The package `tno.fl.protocols.cox_regression` is part of the TNO Python Toolbox.

Implementation of a Federated Learning scheme for Cox Regression. It is based on
the library for Logistic Regression in the TNO PET lab. This library was
designed to facilitate both developers that are new to federated learning and
developers that are more familiar the technique.

Supports:

- Any number of clients and one server.
- Horizontal fragmentation
- Both fixed learning rate or second-order methods (Hessian)
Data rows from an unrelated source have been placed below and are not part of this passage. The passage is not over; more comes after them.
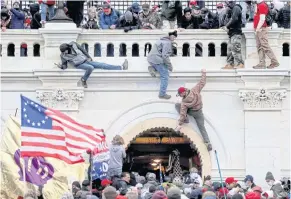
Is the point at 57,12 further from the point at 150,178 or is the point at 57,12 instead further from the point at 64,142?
the point at 64,142

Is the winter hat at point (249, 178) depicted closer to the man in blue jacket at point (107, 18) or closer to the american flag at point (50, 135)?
the american flag at point (50, 135)

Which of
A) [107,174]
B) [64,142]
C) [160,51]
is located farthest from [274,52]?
[64,142]

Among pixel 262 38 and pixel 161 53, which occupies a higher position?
pixel 262 38

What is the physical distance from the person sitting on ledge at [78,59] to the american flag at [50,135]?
5.14 m

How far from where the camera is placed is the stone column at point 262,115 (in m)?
31.6

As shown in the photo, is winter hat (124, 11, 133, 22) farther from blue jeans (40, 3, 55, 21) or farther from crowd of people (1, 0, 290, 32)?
blue jeans (40, 3, 55, 21)

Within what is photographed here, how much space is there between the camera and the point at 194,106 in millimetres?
31609

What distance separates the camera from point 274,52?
105 feet

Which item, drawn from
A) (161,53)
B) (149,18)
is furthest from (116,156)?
(149,18)

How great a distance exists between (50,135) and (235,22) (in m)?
7.71

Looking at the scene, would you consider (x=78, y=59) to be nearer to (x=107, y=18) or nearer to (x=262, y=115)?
(x=107, y=18)

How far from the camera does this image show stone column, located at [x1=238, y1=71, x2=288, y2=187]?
3164 cm

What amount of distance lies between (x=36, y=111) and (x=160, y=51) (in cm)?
645

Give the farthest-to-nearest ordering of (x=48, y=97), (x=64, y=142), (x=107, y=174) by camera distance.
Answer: (x=48, y=97) < (x=107, y=174) < (x=64, y=142)
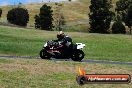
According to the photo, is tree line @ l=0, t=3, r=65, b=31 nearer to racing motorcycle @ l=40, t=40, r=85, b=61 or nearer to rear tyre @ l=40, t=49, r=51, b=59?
rear tyre @ l=40, t=49, r=51, b=59

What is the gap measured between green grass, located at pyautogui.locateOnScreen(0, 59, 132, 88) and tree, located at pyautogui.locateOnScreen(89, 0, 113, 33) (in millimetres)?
90576

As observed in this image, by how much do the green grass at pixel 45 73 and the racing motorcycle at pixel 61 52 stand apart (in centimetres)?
612

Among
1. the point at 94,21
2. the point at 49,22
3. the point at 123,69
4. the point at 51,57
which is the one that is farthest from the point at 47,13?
the point at 123,69

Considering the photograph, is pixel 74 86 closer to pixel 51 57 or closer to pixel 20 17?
pixel 51 57

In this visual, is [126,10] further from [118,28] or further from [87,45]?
[87,45]

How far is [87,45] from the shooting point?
174 ft

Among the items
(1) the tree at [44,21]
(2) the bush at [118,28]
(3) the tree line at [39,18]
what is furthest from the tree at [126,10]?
(1) the tree at [44,21]

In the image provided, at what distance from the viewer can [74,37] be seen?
6188cm

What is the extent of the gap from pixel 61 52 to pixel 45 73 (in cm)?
1019

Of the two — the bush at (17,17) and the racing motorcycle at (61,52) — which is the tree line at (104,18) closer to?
the bush at (17,17)

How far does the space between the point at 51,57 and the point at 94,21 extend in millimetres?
87520

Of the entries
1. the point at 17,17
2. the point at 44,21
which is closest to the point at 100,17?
the point at 44,21

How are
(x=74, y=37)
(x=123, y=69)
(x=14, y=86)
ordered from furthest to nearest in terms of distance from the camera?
1. (x=74, y=37)
2. (x=123, y=69)
3. (x=14, y=86)

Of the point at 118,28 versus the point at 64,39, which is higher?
the point at 64,39
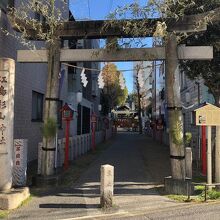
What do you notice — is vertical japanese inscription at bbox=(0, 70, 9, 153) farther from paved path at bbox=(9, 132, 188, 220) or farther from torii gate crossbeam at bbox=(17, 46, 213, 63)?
torii gate crossbeam at bbox=(17, 46, 213, 63)

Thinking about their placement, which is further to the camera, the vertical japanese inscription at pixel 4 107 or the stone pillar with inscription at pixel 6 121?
the vertical japanese inscription at pixel 4 107

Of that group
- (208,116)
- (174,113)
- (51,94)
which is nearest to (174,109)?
(174,113)

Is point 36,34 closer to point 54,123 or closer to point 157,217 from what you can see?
point 54,123

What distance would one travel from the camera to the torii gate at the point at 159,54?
40.7 ft

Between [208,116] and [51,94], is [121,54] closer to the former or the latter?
[51,94]

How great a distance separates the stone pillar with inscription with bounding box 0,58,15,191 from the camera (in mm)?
10922

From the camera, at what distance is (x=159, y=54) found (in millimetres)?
12797

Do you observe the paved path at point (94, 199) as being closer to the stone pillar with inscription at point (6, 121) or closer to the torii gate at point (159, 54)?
the stone pillar with inscription at point (6, 121)

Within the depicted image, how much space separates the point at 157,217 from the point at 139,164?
9550 mm

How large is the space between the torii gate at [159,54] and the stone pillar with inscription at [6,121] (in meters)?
2.06

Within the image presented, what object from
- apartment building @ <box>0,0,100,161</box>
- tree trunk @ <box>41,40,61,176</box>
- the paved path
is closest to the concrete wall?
apartment building @ <box>0,0,100,161</box>

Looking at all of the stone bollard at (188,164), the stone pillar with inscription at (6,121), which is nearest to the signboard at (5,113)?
the stone pillar with inscription at (6,121)

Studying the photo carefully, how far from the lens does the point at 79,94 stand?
29.5 m

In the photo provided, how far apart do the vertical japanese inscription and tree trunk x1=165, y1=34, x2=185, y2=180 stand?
4.27 metres
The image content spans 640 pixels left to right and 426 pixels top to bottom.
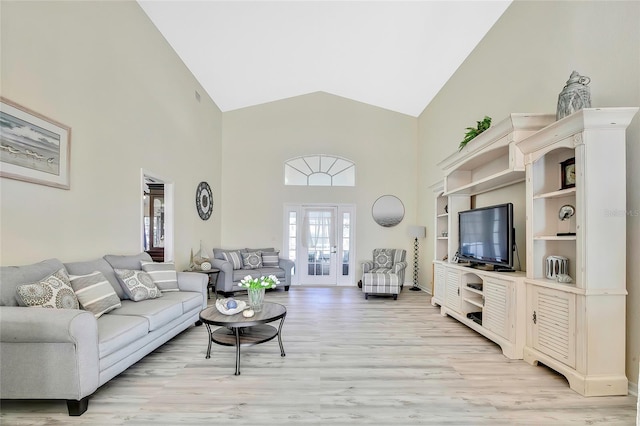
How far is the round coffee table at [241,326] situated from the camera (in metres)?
2.69

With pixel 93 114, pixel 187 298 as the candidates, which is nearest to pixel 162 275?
pixel 187 298

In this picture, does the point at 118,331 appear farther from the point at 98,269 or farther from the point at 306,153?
the point at 306,153

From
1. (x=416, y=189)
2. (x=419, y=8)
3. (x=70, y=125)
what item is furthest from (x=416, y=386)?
(x=416, y=189)

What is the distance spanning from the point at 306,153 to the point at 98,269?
4953mm

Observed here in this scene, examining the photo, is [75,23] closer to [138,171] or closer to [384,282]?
[138,171]

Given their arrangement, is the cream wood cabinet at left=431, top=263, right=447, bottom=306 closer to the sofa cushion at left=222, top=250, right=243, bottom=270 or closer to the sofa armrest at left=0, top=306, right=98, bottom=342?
the sofa cushion at left=222, top=250, right=243, bottom=270

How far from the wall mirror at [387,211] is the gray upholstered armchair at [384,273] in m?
0.70

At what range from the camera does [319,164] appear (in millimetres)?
7262

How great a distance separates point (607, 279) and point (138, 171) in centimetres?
493

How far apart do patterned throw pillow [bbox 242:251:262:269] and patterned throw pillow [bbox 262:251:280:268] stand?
0.29 ft

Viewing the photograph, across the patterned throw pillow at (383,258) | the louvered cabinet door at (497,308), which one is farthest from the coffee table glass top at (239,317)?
the patterned throw pillow at (383,258)

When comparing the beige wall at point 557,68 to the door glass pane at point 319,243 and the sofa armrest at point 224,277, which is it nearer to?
the door glass pane at point 319,243

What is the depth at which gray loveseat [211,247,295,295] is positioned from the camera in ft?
18.6

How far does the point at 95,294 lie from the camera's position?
2594mm
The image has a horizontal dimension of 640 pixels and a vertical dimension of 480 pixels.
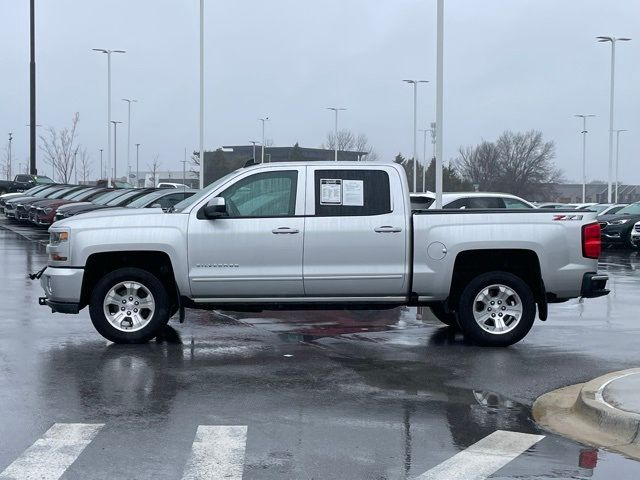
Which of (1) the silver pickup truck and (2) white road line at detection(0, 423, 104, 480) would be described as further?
(1) the silver pickup truck

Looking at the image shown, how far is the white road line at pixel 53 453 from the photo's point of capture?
620 cm

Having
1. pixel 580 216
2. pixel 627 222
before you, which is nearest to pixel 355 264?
pixel 580 216

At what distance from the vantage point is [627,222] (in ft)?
102

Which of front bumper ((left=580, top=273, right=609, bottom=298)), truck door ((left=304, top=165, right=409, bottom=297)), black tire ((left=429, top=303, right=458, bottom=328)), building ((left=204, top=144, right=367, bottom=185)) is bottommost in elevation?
black tire ((left=429, top=303, right=458, bottom=328))

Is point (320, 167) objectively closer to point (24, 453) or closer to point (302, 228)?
point (302, 228)

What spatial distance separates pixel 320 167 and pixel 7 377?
413cm

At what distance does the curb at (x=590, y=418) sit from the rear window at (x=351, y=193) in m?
3.16

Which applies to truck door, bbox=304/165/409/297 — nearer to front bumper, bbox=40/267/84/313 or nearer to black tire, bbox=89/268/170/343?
black tire, bbox=89/268/170/343

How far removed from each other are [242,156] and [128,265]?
78236 millimetres

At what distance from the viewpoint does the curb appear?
7262 mm

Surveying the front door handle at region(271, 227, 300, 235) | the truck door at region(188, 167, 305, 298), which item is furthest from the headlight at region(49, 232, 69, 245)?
the front door handle at region(271, 227, 300, 235)

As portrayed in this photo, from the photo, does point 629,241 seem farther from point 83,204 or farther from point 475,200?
point 83,204

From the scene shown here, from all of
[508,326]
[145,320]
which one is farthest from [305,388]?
[508,326]

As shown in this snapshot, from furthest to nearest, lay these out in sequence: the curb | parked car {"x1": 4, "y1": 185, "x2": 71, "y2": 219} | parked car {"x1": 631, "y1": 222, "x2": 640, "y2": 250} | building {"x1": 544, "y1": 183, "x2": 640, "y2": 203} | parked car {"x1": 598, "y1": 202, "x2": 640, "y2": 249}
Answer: building {"x1": 544, "y1": 183, "x2": 640, "y2": 203} < parked car {"x1": 4, "y1": 185, "x2": 71, "y2": 219} < parked car {"x1": 598, "y1": 202, "x2": 640, "y2": 249} < parked car {"x1": 631, "y1": 222, "x2": 640, "y2": 250} < the curb
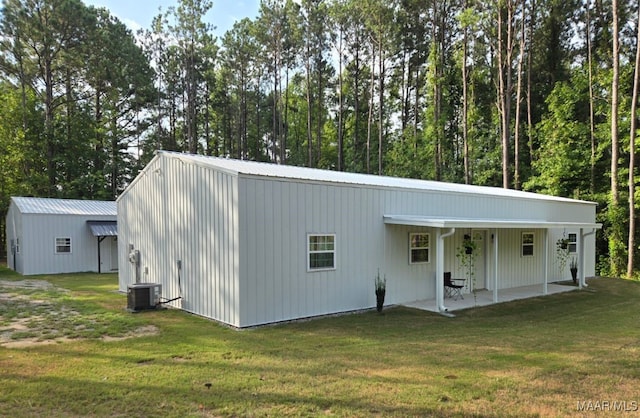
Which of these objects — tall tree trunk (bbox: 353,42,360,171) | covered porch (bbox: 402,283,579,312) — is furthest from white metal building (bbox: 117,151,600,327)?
A: tall tree trunk (bbox: 353,42,360,171)

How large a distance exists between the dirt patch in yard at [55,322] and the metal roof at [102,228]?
24.5 ft

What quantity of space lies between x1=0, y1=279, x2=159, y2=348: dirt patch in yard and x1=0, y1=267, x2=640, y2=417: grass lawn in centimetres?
5

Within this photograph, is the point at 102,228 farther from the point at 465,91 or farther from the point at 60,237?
the point at 465,91

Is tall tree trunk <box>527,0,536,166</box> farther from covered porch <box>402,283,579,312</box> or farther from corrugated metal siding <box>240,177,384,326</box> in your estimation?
corrugated metal siding <box>240,177,384,326</box>

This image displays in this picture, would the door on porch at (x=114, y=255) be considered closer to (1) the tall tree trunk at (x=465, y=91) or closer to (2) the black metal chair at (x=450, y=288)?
(2) the black metal chair at (x=450, y=288)

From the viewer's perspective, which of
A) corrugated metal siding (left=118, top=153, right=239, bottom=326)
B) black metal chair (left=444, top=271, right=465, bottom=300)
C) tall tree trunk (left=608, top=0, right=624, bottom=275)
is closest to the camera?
corrugated metal siding (left=118, top=153, right=239, bottom=326)

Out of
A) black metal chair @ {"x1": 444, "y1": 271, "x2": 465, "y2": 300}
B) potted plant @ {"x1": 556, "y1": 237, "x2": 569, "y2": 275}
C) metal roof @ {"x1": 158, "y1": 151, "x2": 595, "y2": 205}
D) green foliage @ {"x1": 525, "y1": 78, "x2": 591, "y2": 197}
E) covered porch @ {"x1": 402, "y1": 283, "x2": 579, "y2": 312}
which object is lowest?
covered porch @ {"x1": 402, "y1": 283, "x2": 579, "y2": 312}

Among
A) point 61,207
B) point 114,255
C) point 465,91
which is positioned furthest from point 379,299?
point 465,91

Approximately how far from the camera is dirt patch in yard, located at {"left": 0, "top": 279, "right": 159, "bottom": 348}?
7230 millimetres

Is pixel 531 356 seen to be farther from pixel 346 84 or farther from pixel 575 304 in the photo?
pixel 346 84

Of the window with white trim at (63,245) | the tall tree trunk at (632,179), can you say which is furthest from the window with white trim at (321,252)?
the window with white trim at (63,245)

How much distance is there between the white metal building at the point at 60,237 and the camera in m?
18.2

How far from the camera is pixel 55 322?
8422mm

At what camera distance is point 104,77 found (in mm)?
29609
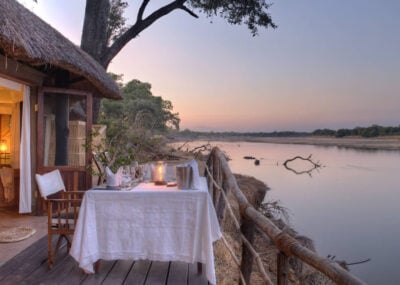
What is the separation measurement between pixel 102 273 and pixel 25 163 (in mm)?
2402

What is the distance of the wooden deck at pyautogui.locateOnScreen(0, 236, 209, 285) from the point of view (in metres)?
2.37

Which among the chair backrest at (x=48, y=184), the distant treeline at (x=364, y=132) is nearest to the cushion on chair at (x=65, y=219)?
the chair backrest at (x=48, y=184)

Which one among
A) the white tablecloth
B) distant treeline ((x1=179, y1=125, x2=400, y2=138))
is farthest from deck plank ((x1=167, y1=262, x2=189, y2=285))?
distant treeline ((x1=179, y1=125, x2=400, y2=138))

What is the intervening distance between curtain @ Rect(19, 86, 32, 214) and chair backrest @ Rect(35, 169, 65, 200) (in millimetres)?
1684

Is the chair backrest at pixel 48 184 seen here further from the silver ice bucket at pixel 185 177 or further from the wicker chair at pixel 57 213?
the silver ice bucket at pixel 185 177

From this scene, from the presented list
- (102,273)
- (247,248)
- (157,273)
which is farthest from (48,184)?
(247,248)

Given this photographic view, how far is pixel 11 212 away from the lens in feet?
15.0

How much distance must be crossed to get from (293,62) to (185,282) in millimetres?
16384

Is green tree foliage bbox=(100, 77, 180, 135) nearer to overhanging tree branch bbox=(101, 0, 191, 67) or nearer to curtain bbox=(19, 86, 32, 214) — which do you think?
overhanging tree branch bbox=(101, 0, 191, 67)

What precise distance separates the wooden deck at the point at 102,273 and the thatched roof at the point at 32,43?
1824mm

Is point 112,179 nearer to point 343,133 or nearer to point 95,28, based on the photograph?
point 95,28

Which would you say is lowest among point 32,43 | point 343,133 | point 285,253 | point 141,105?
point 285,253

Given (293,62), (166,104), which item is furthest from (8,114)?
(166,104)

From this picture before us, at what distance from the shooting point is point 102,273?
2490mm
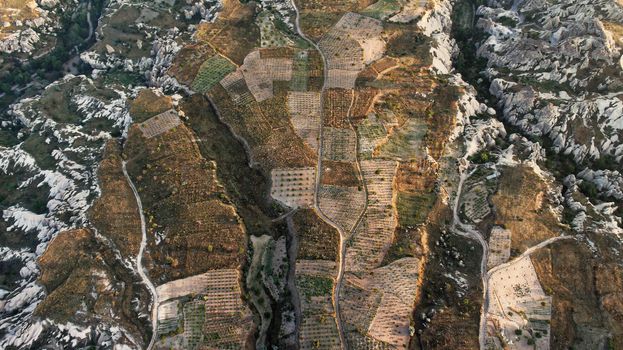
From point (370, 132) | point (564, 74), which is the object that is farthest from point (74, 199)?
point (564, 74)

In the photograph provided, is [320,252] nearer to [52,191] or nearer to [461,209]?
[461,209]

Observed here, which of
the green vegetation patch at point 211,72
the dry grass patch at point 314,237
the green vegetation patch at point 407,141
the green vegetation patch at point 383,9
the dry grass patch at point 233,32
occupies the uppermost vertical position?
the green vegetation patch at point 383,9

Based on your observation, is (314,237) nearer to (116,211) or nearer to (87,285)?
(116,211)

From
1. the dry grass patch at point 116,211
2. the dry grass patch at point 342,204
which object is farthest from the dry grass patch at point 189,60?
the dry grass patch at point 342,204

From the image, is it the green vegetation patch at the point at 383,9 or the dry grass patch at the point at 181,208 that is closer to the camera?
the dry grass patch at the point at 181,208

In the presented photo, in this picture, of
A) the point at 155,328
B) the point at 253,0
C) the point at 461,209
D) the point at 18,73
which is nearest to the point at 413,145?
the point at 461,209

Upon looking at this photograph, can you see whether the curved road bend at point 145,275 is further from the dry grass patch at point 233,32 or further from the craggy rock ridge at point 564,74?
the craggy rock ridge at point 564,74

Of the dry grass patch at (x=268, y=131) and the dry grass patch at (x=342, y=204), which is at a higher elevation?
the dry grass patch at (x=268, y=131)

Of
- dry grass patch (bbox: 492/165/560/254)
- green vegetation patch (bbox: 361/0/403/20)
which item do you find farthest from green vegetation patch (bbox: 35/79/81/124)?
dry grass patch (bbox: 492/165/560/254)
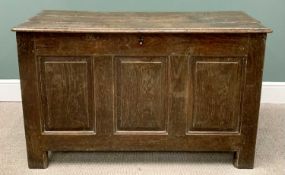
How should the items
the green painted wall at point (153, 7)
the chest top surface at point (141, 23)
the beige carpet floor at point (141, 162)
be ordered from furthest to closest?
1. the green painted wall at point (153, 7)
2. the beige carpet floor at point (141, 162)
3. the chest top surface at point (141, 23)

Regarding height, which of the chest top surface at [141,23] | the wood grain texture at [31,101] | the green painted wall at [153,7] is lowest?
the wood grain texture at [31,101]

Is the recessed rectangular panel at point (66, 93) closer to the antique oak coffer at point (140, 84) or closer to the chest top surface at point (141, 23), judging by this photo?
the antique oak coffer at point (140, 84)

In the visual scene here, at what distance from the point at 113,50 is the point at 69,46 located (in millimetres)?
176

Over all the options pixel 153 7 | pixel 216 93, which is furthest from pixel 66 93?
pixel 153 7

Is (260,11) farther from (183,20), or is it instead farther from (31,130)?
(31,130)

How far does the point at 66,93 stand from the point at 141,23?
43 cm

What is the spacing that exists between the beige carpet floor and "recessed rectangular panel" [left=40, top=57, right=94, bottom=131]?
0.20 m

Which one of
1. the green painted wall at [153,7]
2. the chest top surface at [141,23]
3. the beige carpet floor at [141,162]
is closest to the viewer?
the chest top surface at [141,23]

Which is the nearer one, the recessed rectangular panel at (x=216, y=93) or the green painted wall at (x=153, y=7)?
the recessed rectangular panel at (x=216, y=93)

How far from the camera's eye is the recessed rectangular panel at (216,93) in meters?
1.75

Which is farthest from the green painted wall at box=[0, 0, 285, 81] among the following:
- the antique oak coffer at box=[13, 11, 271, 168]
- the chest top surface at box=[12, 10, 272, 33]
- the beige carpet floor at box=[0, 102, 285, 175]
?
the beige carpet floor at box=[0, 102, 285, 175]

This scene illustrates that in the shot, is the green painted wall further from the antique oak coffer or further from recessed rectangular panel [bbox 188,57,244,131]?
recessed rectangular panel [bbox 188,57,244,131]

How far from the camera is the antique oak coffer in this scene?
5.62ft

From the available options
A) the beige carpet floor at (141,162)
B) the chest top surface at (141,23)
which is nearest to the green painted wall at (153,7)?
the chest top surface at (141,23)
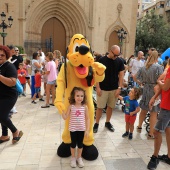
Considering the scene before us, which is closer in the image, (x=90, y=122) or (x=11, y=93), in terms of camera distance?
(x=90, y=122)

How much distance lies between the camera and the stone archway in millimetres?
16237

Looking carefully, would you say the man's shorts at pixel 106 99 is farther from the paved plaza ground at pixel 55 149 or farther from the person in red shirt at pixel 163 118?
the person in red shirt at pixel 163 118

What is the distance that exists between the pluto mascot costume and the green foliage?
2632cm

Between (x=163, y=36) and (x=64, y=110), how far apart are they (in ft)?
89.7

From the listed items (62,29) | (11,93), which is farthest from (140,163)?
(62,29)

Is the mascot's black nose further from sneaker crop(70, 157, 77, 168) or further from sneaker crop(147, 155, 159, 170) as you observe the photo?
sneaker crop(147, 155, 159, 170)

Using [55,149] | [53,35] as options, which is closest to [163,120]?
[55,149]

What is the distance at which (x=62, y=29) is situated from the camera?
62.4ft

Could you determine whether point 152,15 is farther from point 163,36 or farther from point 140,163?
point 140,163

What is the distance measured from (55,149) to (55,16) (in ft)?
53.2

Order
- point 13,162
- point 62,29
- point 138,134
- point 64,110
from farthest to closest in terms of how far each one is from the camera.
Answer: point 62,29, point 138,134, point 13,162, point 64,110

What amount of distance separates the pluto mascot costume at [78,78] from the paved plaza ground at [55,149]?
209 mm

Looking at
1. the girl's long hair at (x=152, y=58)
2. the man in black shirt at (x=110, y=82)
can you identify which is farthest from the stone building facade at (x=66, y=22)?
the girl's long hair at (x=152, y=58)

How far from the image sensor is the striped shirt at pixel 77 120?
3078 millimetres
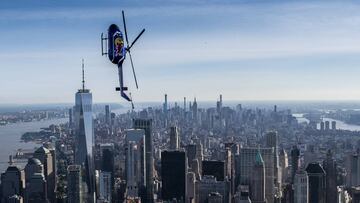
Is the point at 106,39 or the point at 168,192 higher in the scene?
the point at 106,39

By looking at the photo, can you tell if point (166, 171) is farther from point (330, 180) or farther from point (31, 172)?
point (330, 180)

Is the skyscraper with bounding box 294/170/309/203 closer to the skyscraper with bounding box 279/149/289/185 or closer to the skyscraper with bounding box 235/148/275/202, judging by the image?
the skyscraper with bounding box 235/148/275/202

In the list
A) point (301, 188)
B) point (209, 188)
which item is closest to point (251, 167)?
point (209, 188)

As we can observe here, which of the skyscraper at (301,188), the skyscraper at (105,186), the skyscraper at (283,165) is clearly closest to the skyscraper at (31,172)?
the skyscraper at (105,186)

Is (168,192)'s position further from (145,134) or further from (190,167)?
(145,134)

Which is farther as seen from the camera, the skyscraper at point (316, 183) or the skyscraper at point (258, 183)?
the skyscraper at point (258, 183)

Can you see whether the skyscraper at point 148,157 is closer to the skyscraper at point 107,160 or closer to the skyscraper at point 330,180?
the skyscraper at point 107,160

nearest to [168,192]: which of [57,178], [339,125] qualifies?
[57,178]

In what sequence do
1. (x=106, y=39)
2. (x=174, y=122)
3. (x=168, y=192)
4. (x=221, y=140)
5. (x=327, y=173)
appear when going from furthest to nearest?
(x=174, y=122)
(x=221, y=140)
(x=327, y=173)
(x=168, y=192)
(x=106, y=39)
This software implementation was financed via EUREKA ITEA labeling under Project
reference number 20050.

_Limitations in (end-)use: the content of this software package may solely be
used for applications that comply with international export control laws.  
This implementation of cryptographic software has not been audited. Use at your
own risk._

## Documentation

Documentation of the tno.fl.protocols.cox_regression package can be found
[here](https://docs.pet.tno.nl/fl/protocols/cox_regression/0.2.2).

## Install

Easily install the tno.fl.protocols.cox_regression package using pip:

```console
$ python -m pip install tno.fl.protocols.cox_regression
```

If you wish to run the tests you can use:

```console
$ python -m pip install 'tno.fl.protocols.cox_regression[tests]'
```

## Usage

In Federated Cox, several clients, each with their own data, wish to fit a Cox
model on their combined data. Each client computes a local update on their model
and sends this update to a central server. This server combines these updates,
updates the global model from this aggregated update and sends this new model
back to the clients. Then the process repeats: the clients compute the local
updates on this new model, send this to the server, which combines it and so on.
This is done until the server notices that the model has converged.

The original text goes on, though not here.